▶ _OBJETIVO DO EXERCÍCIO_: Por favor, enumere todas as funções que o texto atribui à agência pública para a transição energética.

▶ _TEXTO FORNECIDO_:
+++
No Ambiente, combate aos interesses mercantis dos lobbies, com a criação de uma agência pública para a transição energética que apresse a política de carbono zero, promova a investigação nas alternativas limpas e garanta o não adiamento da redução na utilização de combustíveis fósseis.

Este programa exige a mobilização de amplos recursos financeiros. É verdade. Defendemos que se vá buscar dinheiro aos lucros obscenos dos grandes grupos financeiros e económicos e que se ataque a sério a corrupção.

Estes são compromissos políticos concretos. Não são declarações vagas e genéricas.

Mas é preciso ir mais longe e colocar em cima da mesa a renegociação da dívida externa uma antiga e boa bandeira do Bloco que tende a cair, substituída ou por uma inócua exigência de “reestruturação da dívida” – como escrito na Moção A –, ou por um inócuo “questionar da dívida”, na versão ontem aqui trazida pelo camarada Luís Fazenda. Num e noutro caso a dívida é implicitamente aceite, sendo que – para a Moção E – ela é injusta e impagável.

Uma abstenção superior a 80% na eleição de delegados para esta Convenção deveria fazer soar todos os alarmes e moderar os discursos triunfalistas. O partido vem sendo corroído por uma orientação política errada e por práticas grupistas e sectárias. Daí as desistências de muitos camaradas, o desânimo de muitos outros, a fragilidade e inoperância de muitas estruturas.

Temos de enfrentar esta realidade, sem otimismos acríticos e irresponsáveis.

Na Moção E, entendemos que a força e vitalidade do Bloco assenta na ação de massas, com a identidade que a luta pelo socialismo nos nossos tempos lhe confere, virado para a construção de soluções unitárias, abrangentes e anti sectárias. Um Bloco com forte enraizamento na ação local e sem bloqueios à constituição de novos núcleos, como está a acontecer. Um Bloco assente em assembleias de debate e núcleos de ativismo. Com uma prática interna de democracia radical, revertendo a progressiva erosão da democracia interna, na prática e nos Estatutos, como ontem infelizmente aqui se comprovou. Um Bloco que valoriza a pluralidade e os múltiplos contributos de todas/os, sem exclusões internas nem perseguições, pois todas/os que militam nesta esquerda fazem falta.
+++
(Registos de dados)
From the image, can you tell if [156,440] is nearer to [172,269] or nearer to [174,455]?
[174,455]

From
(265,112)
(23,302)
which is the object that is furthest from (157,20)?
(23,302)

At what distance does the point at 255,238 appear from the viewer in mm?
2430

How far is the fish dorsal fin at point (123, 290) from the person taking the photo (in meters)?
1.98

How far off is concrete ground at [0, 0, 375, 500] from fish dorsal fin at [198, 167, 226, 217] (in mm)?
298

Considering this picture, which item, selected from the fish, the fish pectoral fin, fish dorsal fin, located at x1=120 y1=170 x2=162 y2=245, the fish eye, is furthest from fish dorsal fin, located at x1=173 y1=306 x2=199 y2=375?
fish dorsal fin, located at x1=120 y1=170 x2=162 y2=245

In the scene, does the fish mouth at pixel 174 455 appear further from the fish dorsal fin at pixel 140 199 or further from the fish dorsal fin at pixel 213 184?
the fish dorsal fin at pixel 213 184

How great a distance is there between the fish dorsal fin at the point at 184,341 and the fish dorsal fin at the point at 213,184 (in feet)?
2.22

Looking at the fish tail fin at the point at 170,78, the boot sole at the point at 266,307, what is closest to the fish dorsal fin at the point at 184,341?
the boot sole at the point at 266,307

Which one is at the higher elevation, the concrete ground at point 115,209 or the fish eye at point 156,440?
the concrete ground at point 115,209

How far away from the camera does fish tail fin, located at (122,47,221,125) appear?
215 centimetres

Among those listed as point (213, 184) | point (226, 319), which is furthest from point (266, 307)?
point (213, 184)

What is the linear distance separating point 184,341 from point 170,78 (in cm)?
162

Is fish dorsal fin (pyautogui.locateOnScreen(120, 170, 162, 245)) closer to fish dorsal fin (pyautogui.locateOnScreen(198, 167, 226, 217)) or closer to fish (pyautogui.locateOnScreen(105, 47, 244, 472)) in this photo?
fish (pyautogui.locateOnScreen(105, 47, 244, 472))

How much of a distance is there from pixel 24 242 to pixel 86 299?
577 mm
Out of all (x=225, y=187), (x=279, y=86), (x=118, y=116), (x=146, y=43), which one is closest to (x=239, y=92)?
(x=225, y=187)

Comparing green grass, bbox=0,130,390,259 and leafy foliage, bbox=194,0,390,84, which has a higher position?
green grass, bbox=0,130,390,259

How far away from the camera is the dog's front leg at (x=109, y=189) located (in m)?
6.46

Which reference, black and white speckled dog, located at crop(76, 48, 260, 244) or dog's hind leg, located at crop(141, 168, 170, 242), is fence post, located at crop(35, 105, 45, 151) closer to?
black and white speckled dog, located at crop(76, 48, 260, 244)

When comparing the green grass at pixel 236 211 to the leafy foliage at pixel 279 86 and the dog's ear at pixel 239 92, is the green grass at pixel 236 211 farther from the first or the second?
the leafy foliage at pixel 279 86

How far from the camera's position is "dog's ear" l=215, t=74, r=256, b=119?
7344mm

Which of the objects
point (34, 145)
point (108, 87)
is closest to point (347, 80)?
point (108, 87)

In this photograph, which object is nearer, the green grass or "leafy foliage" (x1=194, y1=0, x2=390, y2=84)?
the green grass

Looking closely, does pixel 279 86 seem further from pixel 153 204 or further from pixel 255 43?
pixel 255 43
+++
▶ _RESPOSTA AO EXERCÍCIO_:
- Apressar a política de carbono zero
- Promover a investigação nas alternativas limpas
- Garantir o não adiamento da redução na utilização de combustíveis fósseis